IN RE ESTATE OF ADOLPH FANTOZZI (LENA FANTOZZI, ADM'R,


APPELLATE COURT OF ILLINOIS, FIRST DISTRICT, FOURTH DIVISION

Petitioner-Appellant, v.

Lake View Trust and Savings Bank, Respondent-Appellee)

539 N.E.2d 340, 183 Ill. App. 3d 732, 132 Ill. Dec. 30 1989.IL.758

Appeal from the Circuit Court of Cook County; the Hon. Henry A. Budzinski, Judge, presiding.

APPELLATE Judges:

JUSTICE LINN delivered the opinion of the court. JIGANTI, P.J., and JOHNSON, J., concur.

DECISION OF THE COURT DELIVERED BY THE HONORABLE JUDGE LINN

Lena Fantozzi, the administrator of her husband's estate, filed a citation to recover assets from Lake View Trust & Savings Bank. Her claim was premised on her discovery of a passbook among her husband's effects, 24 years after his death. The passbook showed a balance of $35,605.13 in an account presumably opened by her late husband. The trial court denied Fantozzi's petition for citation to recover assets.

On appeal, Fantozzi argues that the trial court erred in applying the rule that the law presumes payment of a debt that has been due and unclaimed for 20 years; the 20-year period had not run in any event; the court erred in ruling that the bank's records need be preserved for only three years; and the court erred in holding that Fantozzi had failed to establish her cause of action.

···

- [SET OF TASKS]:
1 – List every judge named in the estate case excerpt.
2 – Reproduce the part of the estate case excerpt starting at "Petitioner-Appellant, v." and ending at "Budzinski, Judge, presiding.".

···

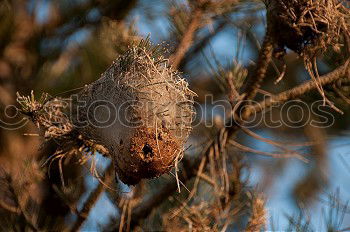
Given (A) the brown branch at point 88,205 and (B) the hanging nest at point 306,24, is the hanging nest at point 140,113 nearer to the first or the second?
(B) the hanging nest at point 306,24

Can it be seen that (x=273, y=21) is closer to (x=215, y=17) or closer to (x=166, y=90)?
(x=166, y=90)

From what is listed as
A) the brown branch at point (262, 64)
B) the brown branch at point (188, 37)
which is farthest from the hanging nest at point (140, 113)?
the brown branch at point (188, 37)

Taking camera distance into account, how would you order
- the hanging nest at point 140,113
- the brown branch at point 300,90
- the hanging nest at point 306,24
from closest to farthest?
the hanging nest at point 140,113 < the hanging nest at point 306,24 < the brown branch at point 300,90

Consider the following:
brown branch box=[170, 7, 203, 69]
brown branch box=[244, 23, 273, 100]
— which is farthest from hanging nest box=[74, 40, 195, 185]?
brown branch box=[170, 7, 203, 69]

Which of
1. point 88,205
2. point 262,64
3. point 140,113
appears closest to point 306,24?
point 262,64

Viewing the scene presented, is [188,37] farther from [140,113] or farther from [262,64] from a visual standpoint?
[140,113]
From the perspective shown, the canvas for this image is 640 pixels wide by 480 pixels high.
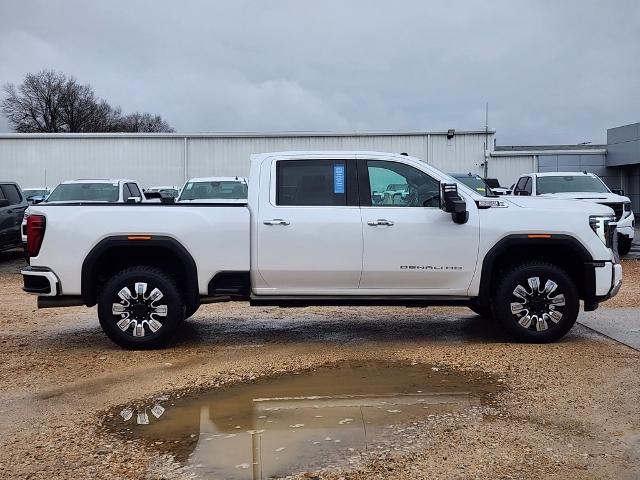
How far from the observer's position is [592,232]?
7164 millimetres

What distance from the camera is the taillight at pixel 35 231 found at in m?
7.01

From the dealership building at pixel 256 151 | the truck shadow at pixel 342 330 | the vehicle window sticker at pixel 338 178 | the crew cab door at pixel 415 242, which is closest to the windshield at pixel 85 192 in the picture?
the truck shadow at pixel 342 330

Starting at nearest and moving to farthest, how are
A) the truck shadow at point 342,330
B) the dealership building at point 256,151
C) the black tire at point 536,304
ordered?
the black tire at point 536,304 → the truck shadow at point 342,330 → the dealership building at point 256,151

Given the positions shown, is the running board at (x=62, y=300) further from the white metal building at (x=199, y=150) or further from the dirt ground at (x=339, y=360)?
the white metal building at (x=199, y=150)

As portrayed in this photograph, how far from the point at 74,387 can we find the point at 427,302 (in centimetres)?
343

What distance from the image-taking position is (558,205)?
Answer: 736cm

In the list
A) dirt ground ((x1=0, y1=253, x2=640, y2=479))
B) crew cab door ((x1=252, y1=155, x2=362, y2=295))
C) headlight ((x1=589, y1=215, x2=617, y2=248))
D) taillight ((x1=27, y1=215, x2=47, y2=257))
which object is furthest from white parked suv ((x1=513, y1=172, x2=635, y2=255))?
taillight ((x1=27, y1=215, x2=47, y2=257))

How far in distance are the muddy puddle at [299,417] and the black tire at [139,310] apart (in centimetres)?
152

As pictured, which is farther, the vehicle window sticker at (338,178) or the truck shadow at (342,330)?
the truck shadow at (342,330)

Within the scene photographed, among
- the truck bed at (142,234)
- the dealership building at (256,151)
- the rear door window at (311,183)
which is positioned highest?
the dealership building at (256,151)

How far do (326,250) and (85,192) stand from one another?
9.38 m

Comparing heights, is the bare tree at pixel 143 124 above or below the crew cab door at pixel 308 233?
above

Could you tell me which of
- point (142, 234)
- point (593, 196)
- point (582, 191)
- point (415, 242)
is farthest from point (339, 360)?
point (582, 191)

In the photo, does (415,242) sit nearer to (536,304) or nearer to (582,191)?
(536,304)
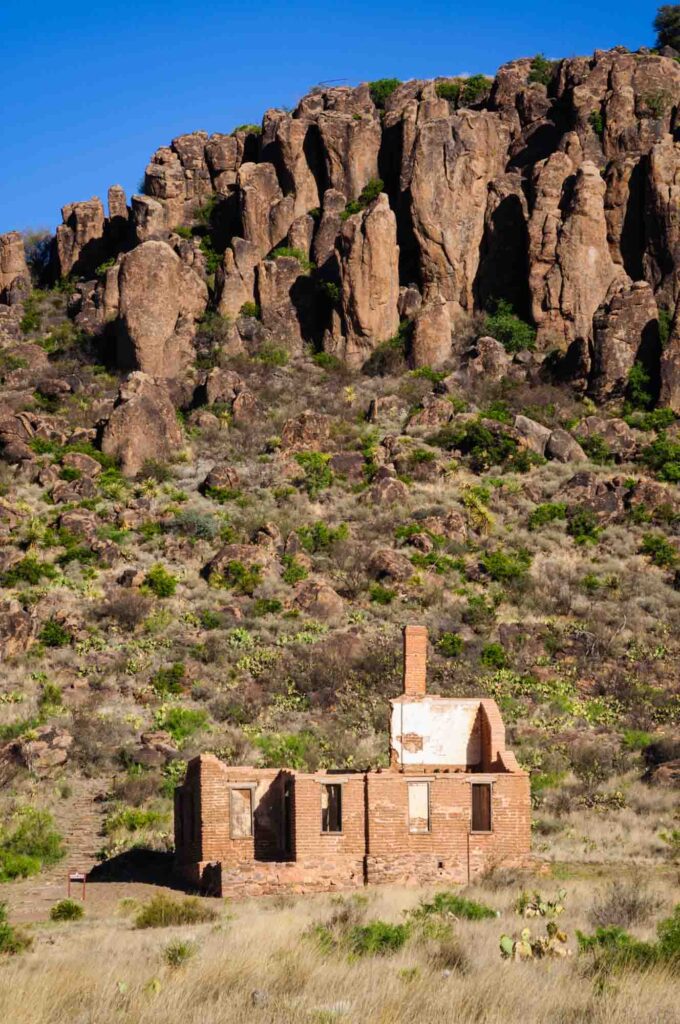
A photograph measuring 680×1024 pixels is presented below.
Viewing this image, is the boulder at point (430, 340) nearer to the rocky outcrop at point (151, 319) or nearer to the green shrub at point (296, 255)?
the green shrub at point (296, 255)

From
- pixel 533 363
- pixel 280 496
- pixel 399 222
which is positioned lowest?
pixel 280 496

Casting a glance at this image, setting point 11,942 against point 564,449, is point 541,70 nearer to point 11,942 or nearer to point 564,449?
point 564,449

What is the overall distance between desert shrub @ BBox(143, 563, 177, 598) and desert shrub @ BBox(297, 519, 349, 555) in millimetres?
5059

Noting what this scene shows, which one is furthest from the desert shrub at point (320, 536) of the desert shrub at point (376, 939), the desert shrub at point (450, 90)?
the desert shrub at point (450, 90)

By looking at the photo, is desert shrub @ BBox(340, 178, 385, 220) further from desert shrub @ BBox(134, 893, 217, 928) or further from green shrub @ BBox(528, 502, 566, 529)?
desert shrub @ BBox(134, 893, 217, 928)

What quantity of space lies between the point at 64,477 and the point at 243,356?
12646mm

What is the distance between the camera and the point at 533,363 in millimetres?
63344

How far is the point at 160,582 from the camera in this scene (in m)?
49.3

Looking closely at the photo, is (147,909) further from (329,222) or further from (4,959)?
(329,222)

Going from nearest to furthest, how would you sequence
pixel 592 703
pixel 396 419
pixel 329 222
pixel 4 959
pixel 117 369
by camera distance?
pixel 4 959 < pixel 592 703 < pixel 396 419 < pixel 117 369 < pixel 329 222

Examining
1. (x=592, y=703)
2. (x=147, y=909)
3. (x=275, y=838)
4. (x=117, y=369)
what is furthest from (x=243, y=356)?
(x=147, y=909)

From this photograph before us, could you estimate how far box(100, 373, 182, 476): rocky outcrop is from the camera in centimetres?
5778

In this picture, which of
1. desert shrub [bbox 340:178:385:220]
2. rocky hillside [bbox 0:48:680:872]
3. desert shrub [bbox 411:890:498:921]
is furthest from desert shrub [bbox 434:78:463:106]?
desert shrub [bbox 411:890:498:921]

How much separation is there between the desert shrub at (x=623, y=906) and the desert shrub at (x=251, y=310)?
46541mm
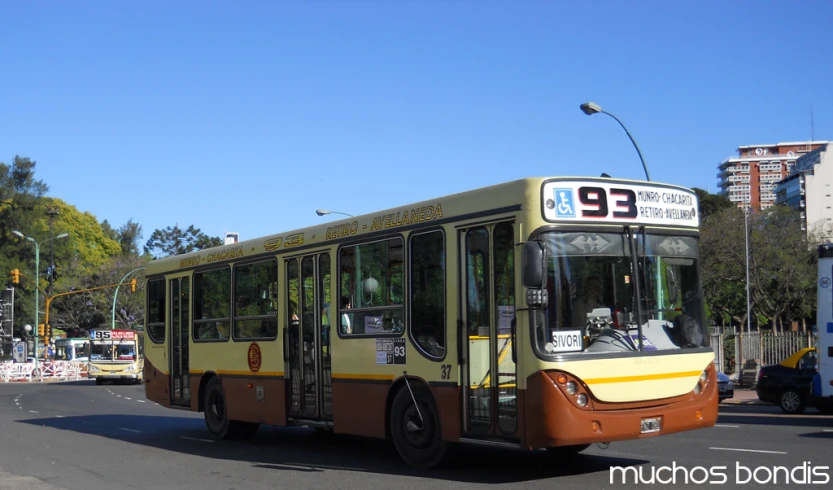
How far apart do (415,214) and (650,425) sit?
3649 millimetres

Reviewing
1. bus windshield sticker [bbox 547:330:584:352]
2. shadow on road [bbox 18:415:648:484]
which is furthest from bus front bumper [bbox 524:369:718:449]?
shadow on road [bbox 18:415:648:484]

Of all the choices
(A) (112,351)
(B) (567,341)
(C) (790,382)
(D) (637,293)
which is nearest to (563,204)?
(D) (637,293)

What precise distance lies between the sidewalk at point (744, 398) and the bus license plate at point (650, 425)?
1719cm

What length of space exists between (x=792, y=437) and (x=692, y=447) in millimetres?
2396

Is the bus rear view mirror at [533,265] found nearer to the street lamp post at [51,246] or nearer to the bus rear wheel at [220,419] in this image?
the bus rear wheel at [220,419]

···

- [RESPONSES BY TASK]:
1 –
- Henry A. Budzinski
- Linn
- Jiganti
- Johnson

2 –
Petitioner-Appellant, v.

Lake View Trust and Savings Bank, Respondent-Appellee)

539 N.E.2d 340, 183 Ill. App. 3d 732, 132 Ill. Dec. 30 1989.IL.758

Appeal from the Circuit Court of Cook County; the Hon. Henry A. Budzinski, Judge, presiding.